- AIM OF THE TASK -
Your output should be the entries below, from the first line up to and including the line with "Diseño sin título - 2026-03-19T222219.790", reproduced exactly and with no other lines.

- EXTRACTED DATA -
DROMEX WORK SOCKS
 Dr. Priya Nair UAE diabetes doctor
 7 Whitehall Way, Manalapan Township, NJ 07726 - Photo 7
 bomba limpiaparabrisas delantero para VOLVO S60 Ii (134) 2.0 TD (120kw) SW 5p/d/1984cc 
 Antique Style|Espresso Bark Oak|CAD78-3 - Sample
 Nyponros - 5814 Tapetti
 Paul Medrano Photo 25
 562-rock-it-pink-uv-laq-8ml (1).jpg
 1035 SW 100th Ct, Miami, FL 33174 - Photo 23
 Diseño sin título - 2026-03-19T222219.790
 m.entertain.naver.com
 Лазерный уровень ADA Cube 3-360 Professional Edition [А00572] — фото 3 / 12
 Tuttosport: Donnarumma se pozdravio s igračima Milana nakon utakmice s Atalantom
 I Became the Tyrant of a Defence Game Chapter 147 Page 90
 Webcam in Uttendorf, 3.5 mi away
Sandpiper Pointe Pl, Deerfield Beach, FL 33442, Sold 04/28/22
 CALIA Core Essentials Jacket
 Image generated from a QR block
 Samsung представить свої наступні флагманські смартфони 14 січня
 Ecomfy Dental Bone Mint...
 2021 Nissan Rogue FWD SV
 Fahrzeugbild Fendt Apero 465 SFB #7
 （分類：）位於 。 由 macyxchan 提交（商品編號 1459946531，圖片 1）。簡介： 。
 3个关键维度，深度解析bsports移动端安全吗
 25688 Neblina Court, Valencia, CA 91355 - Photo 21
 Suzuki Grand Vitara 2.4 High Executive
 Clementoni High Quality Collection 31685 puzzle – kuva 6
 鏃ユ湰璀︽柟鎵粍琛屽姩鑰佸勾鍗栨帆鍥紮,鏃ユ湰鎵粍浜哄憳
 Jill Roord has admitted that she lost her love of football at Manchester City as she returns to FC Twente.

- RESULT OF THIS EXERCISE -
DROMEX WORK SOCKS
 Dr. Priya Nair UAE diabetes doctor
 7 Whitehall Way, Manalapan Township, NJ 07726 - Photo 7
 bomba limpiaparabrisas delantero para VOLVO S60 Ii (134) 2.0 TD (120kw) SW 5p/d/1984cc 
 Antique Style|Espresso Bark Oak|CAD78-3 - Sample
 Nyponros - 5814 Tapetti
 Paul Medrano Photo 25
 562-rock-it-pink-uv-laq-8ml (1).jpg
 1035 SW 100th Ct, Miami, FL 33174 - Photo 23
 Diseño sin título - 2026-03-19T222219.790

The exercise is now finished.